[Excerpt]
A lot of crazy stuff has to be disclosed, but Marge Simpson totally did not have to tell Ned Flanders he'd bought the "Murder House."
posted by ilsa at 9:57 PM on October 16, 2007 [1 favorite]


No more so than if the seller told you that the Irish were digging through the floor to beat him with whips at night. In the absence of proof, it's fair to assume the claimant is crazy.

Dr Minor? Is that you?
posted by Sparx at 3:06 AM on October 17, 2007


I've never quite understood how anyone could be so blase about living in a house where something ghastly has occurred. I don't believe in ghosts, gods, or anything of the sort, but simply the knowledge of what has occurred, and my morbid perseverance on imagining the details of it, would keep my from ever feeling fully comfortable there. I don't want to lie awake at night and have my thoughts drift to the gore that was once spattered about the room I'm in or the traumatic final moments of the deceased.

I do tend to avoid other places where I've learned someone has died violently, though, especially if it's happened recently. Scenes of especially grisly or tragic car accidents, theatrical suicides, notorious killings, etc. I've often wondered if there's a name for this type of phobia, or if it's really that uncommon.
posted by decoherence at 7:49 AM on October 17, 2007


Jesus, Sailormom, I had never heard of that.
Uh... thanks?
posted by Alvy Ampersand at 7:59 AM on October 17, 2007


I had just put in an offer on a house -- a day later my real estate agent called to tell me she'd just been told someone was killed in the house, the original agent hadn't disclosed it and if I no longer wanted to buy it, I didn't have to because of the law.

So, a little het up about the whole thing, as soon as my dad got home, I say "Hey, guess what I just found out about the house, Dad?"

Dad: "It's haunted?"

Me: "Ummm, what?" (Surprised at his matter of fact-ness)

Dad: "Yeah, at the bottom of the stairs."

Me: "WHAT?"

Turns out that when we did the walk-through (my dad's a carpenter, so he was checking everything out for me), he felt some major league cold spots in the house. As in "haunted cold spots," not bad HVAC.

I call my pal the realtor back and say "Where'd the murder happen?"

Yup. Shot and thrown down the basement stairs -- where the major cold spot was.

I didn't buy the house.
posted by bitter-girl.com at 11:24 AM on October 17, 2007


Of course the bottom of a basement stairwell is going to be the cold spot in 9 out of 10 houses (not bad HVAC, just thermodynamics).
[/Excerpt]
[Information shown]
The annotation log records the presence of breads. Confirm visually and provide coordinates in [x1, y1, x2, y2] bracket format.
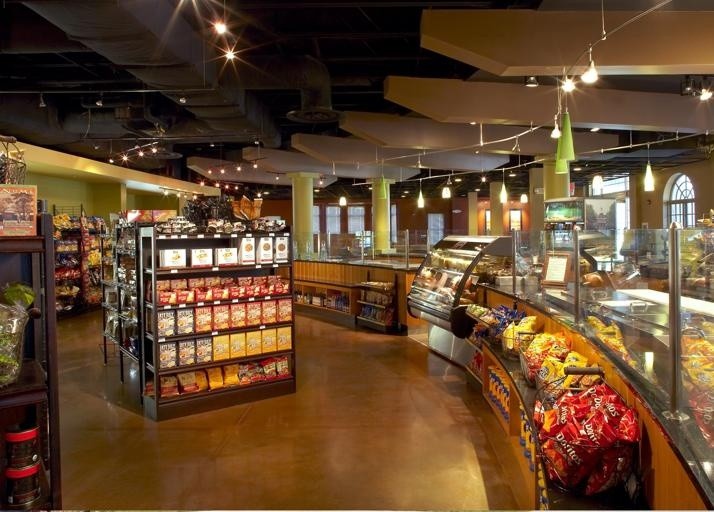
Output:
[429, 256, 489, 273]
[647, 264, 690, 292]
[582, 273, 603, 287]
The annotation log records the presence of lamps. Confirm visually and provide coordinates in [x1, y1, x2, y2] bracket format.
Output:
[526, 75, 539, 88]
[555, 93, 575, 174]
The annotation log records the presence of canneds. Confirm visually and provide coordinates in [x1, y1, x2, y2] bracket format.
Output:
[4, 420, 43, 507]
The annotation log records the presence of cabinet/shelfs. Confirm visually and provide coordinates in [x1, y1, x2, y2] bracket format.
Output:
[0, 201, 60, 511]
[98, 213, 297, 420]
[292, 230, 421, 336]
[466, 220, 714, 509]
[407, 234, 514, 366]
[50, 208, 108, 314]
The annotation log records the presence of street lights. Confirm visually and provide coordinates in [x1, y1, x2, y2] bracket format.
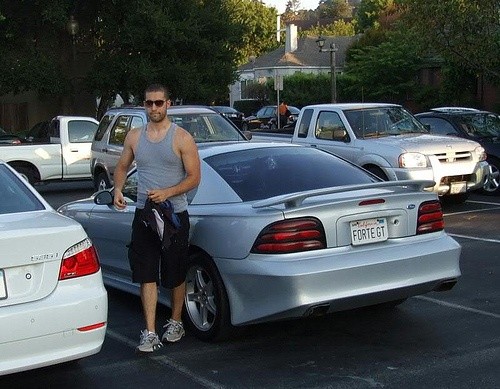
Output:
[315, 34, 338, 104]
[/Information shown]
### [Assignment]
Answer these questions about the thread on houses where someone died:
1. Who does the first comment say did not have to tell Ned Flanders he'd bought the "Murder House"?
2. What does the commenter who didn't buy the house give as the father's trade?
3. According to the last comment, in how many houses is the bottom of a basement stairwell the cold spot?
The listing is separate material with no connection to the text.

### [Exercise solution]
1. Marge Simpson.
2. Carpenter.
3. 9 out of 10.